Text passage
-=-=-=-=-
Results and discussion
Synthesis and characterization of GO-Fc@Fe3O4 nanohybrid
GO-Fc@Fe3O4 nanohybrid as a powerful and reusable nanocatalyst for the synthesis of 2-amino-4H-pyran derivatives was synthesized according to scheme 1. Firstly, over oxidized graphene oxide (GO-Epo) was prepared by the treatment of GO with mCPBA in an aqueous medium at room temperature [63]. This step provides a much reactive site for surface modification of GO nanosheets. Afterward, GO-Epo nanosheets were chemically modified with Fc derivative through the ring-opening reaction between GO nanosheets and 4-ferrocenylbutylamine as a nucleophile [60]. Then, Fe3O4 nanoparticles were synthesized onto the modified GO surface via a simple co-precipitation of Fe2+ and Fe3+ under an alkaline solution at 80 °C [65]. The final magnetic nanocatalyst denoted as GO-Fc@Fe3O4.
Synthesized process of GO-Fc@Fe3O4 nanohybrid
FT-IR spectra of GO, GO-Fc, and GO-Fc@Fe3O4 nanohybrid are depicted in Fig. 2. As shown in Fig. 2, GO nanosheets show several characteristic peaks at about 3400 cm−1, 2900 cm−1, 2800 cm−1, 1700 cm−1,1600 cm−1 which are related to the OH, aromatic C–H bond, aliphatic C–H bond, C=O, and C=C bonds, respectively [74]. As indicated in this figure, in the FT-IR spectrum of GO-Fc, the appearance of a new peak at about 480 cm−1 can be assigned to the Fe-Cp bond in Fc rings. This new peak proved the success of the grafting of Fc groups onto GO nanosheets. Also, the FT-IR spectrum of GO-Fc@Fe3O4 nanohybrid exhibits a strong IR peak at around 570 cm−1 which is related to the stronger bending vibration of Fe–O in Fe3O4 nanoparticles [75]. These findings indicate that the Fe3O4 nanoparticles were successfully synthesized by the in situ nanoparticle growth method onto the GO-Fc surface.
-=-=-=-=-
Collected data
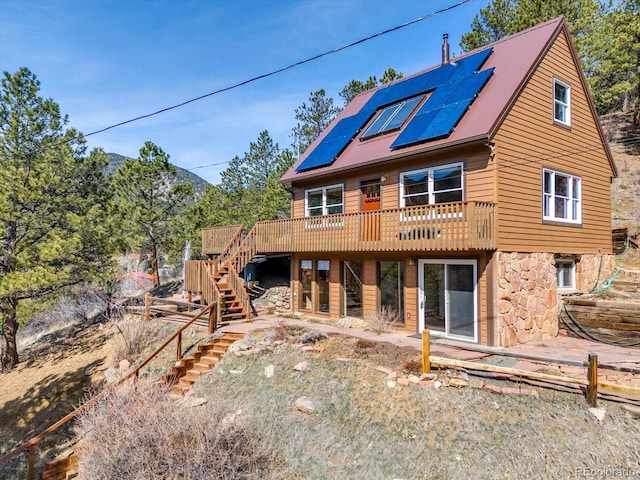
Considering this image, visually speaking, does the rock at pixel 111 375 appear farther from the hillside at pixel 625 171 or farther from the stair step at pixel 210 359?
the hillside at pixel 625 171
-=-=-=-=-
Complete the following
1. In the GO-Fc@Fe3O4 passage, which bond is the new FT-IR peak at about 480 cm−1 assigned to?
2. Turn the paragraph of the GO-Fc@Fe3O4 passage that begins "FT-IR spectra of GO, GO-Fc" into a short list that keeps its main facts.
3. Copy the stretch of the GO-Fc@Fe3O4 passage from "Results and discussion" through "denoted as GO-Fc@Fe3O4.".
Use only the GO-Fc@Fe3O4 passage, not the material.

Outputs by task
1. The Fe-Cp bond in Fc rings.

2.
- Fig. 2 shows the FT-IR spectra of GO, GO-Fc, and the GO-Fc@Fe3O4 nanohybrid.
- GO nanosheets show peaks at about 3400, 2900, 2800, 1700, and 1600 cm−1. These relate to OH, aromatic C–H, aliphatic C–H, C=O, and C=C bonds, respectively.
- GO-Fc shows a new peak at about 480 cm−1, assigned to the Fe-Cp bond in Fc rings. This proves that Fc groups were grafted onto GO nanosheets.
- GO-Fc@Fe3O4 shows a strong peak at around 570 cm−1, from the Fe–O bending vibration in Fe3O4 nanoparticles. This indicates that Fe3O4 nanoparticles were synthesized on the GO-Fc surface by in situ growth.

3.
Results and discussion
Synthesis and characterization of GO-Fc@Fe3O4 nanohybrid
GO-Fc@Fe3O4 nanohybrid as a powerful and reusable nanocatalyst for the synthesis of 2-amino-4H-pyran derivatives was synthesized according to scheme 1. Firstly, over oxidized graphene oxide (GO-Epo) was prepared by the treatment of GO with mCPBA in an aqueous medium at room temperature [63]. This step provides a much reactive site for surface modification of GO nanosheets. Afterward, GO-Epo nanosheets were chemically modified with Fc derivative through the ring-opening reaction between GO nanosheets and 4-ferrocenylbutylamine as a nucleophile [60]. Then, Fe3O4 nanoparticles were synthesized onto the modified GO surface via a simple co-precipitation of Fe2+ and Fe3+ under an alkaline solution at 80 °C [65]. The final magnetic nanocatalyst denoted as GO-Fc@Fe3O4.